- **O QUE FAZER**
Por favor, transcreva o trecho sobre o livro História do Descanso de "O historiador francês" até "História do Descanso.".

- **TRECHO DA FONTE**
O historiador francês Alain Corbin, de 87 anos, tem uma sensibilidade curiosa ao escolher temas pouco usais para seus livros. Algo do tipo “por que ninguém pensou nisso antes?”. Depois do sucesso de suas História de Silêncio (saiu no Brasil em 2021) e História da Ignorância, ele lança em português História do Descanso.
Ele destaca que o descanso é algo nada tem a ver com lazer, que o substituiu, ocupou seu tempo e invadiu seu espaço, segundo suas palavras. “Quase não falamos mais de descanso, mas sim de momentos de relaxamento; o que equivale a substituir a fadiga por tensão, desconforto, por exemplo ‘burnout’".
Sua intenção é provocar o leitor a descobrir o descanso e a viver a vida de forma diferente – em momento de transição da humanidade para a tecnologia digital. “Redescubra o que realmente significa descanso”, recomenda.

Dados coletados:
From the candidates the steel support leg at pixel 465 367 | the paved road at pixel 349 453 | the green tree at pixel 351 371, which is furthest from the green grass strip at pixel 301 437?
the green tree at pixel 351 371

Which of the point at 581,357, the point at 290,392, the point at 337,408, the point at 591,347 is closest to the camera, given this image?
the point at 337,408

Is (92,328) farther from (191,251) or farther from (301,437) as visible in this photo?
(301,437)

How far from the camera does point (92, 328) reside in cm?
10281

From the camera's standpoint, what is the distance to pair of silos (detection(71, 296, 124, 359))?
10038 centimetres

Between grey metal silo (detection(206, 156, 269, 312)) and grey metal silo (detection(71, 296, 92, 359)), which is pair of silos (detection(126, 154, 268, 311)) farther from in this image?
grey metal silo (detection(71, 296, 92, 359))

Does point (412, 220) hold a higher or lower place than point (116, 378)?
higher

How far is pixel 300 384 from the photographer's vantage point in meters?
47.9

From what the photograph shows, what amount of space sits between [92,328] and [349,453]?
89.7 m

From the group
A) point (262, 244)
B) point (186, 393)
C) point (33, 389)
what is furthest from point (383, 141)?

- **RESULTADO DA TAREFA**
O historiador francês Alain Corbin, de 87 anos, tem uma sensibilidade curiosa ao escolher temas pouco usais para seus livros. Algo do tipo “por que ninguém pensou nisso antes?”. Depois do sucesso de suas História de Silêncio (saiu no Brasil em 2021) e História da Ignorância, ele lança em português História do Descanso.